*Task item*: Would you copy all lines in the data that contain the word "javascript"?

(Saved entries)
==*==

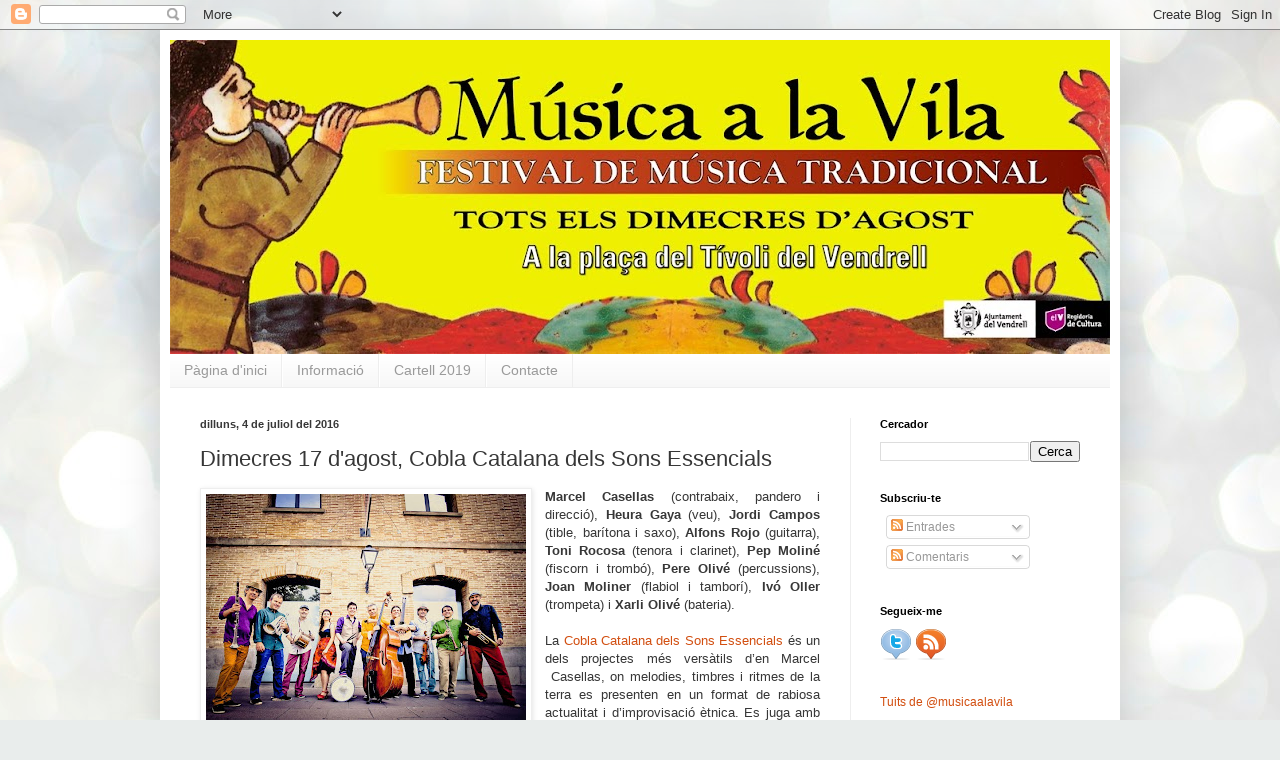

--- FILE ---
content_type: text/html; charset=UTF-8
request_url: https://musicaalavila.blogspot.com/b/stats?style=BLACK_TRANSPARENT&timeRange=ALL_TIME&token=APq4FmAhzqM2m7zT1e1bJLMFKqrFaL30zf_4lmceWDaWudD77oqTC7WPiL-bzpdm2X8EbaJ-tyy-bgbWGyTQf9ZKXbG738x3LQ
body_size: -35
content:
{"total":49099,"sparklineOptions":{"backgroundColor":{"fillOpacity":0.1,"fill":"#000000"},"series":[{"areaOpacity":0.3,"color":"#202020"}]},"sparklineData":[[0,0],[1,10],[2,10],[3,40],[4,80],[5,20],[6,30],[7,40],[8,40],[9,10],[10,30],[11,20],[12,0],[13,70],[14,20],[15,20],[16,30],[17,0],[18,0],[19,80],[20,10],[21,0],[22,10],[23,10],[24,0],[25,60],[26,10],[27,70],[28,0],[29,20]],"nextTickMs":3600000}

==*==

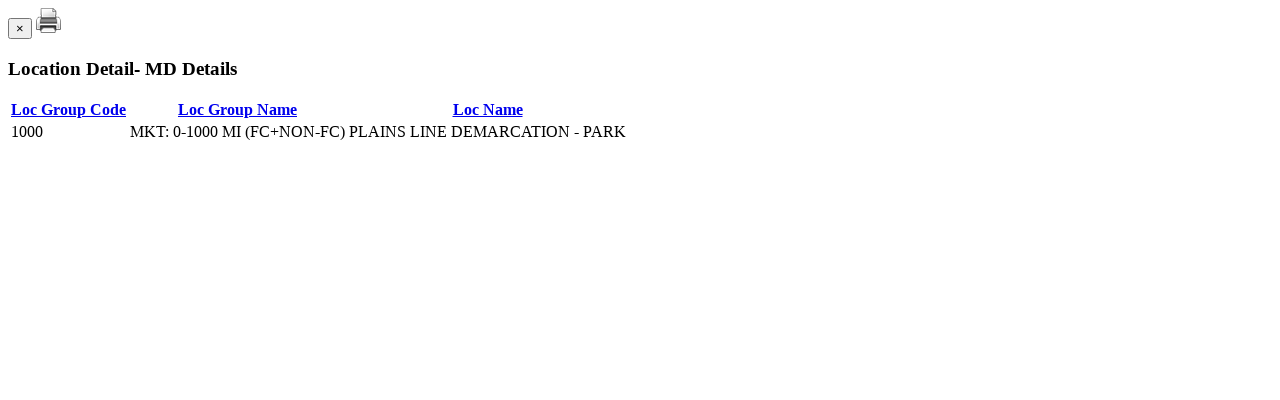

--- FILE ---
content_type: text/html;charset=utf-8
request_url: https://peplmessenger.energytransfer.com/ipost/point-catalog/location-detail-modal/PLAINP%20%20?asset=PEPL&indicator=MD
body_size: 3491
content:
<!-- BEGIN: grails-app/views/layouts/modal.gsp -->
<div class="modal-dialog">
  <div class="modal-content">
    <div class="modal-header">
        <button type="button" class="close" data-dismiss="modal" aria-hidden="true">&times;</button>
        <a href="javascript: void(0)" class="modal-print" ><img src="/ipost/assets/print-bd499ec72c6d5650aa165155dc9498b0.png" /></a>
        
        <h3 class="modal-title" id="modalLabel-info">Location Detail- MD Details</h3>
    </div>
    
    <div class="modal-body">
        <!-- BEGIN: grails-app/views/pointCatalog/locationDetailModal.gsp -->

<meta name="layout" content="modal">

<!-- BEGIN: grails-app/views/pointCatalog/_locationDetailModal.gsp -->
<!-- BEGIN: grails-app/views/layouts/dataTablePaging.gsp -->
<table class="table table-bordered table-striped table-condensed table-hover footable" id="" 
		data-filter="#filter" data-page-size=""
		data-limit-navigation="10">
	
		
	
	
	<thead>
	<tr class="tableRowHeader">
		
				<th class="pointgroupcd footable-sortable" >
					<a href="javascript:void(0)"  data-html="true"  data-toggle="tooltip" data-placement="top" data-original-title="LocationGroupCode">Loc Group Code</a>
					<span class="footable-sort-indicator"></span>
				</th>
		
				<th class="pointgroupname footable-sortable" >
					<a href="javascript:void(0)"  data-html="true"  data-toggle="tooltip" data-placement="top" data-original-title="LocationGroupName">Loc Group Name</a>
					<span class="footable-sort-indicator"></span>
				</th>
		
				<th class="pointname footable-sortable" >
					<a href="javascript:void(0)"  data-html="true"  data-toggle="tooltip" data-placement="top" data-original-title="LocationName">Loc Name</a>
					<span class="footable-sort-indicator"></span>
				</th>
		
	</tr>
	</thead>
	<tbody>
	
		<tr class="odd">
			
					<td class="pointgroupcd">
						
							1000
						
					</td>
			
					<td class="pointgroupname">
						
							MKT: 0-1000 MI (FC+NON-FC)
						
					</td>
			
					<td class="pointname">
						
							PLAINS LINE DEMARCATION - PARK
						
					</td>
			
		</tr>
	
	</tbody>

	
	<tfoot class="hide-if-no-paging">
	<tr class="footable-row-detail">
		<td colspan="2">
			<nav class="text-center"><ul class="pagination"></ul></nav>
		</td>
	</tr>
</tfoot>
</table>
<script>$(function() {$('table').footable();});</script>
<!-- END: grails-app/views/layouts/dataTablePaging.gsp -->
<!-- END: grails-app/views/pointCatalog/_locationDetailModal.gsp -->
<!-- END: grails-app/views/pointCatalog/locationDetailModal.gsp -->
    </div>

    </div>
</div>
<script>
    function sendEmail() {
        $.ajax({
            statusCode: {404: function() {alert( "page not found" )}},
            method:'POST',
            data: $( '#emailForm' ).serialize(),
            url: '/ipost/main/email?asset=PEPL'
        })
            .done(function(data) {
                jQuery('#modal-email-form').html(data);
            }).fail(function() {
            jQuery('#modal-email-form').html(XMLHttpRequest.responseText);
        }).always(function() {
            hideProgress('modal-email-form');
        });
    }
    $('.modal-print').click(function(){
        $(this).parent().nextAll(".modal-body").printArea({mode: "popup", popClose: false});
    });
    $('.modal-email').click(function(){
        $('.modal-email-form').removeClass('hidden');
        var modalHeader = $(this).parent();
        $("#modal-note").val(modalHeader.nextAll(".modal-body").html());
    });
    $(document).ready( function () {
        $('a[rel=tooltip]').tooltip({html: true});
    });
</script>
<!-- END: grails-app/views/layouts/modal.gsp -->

==*==

*Completed task*:
        <a href="javascript: void(0)" class="modal-print" ><img src="/ipost/assets/print-bd499ec72c6d5650aa165155dc9498b0.png" /></a>
					<a href="javascript:void(0)"  data-html="true"  data-toggle="tooltip" data-placement="top" data-original-title="LocationGroupCode">Loc Group Code</a>
					<a href="javascript:void(0)"  data-html="true"  data-toggle="tooltip" data-placement="top" data-original-title="LocationGroupName">Loc Group Name</a>
					<a href="javascript:void(0)"  data-html="true"  data-toggle="tooltip" data-placement="top" data-original-title="LocationName">Loc Name</a>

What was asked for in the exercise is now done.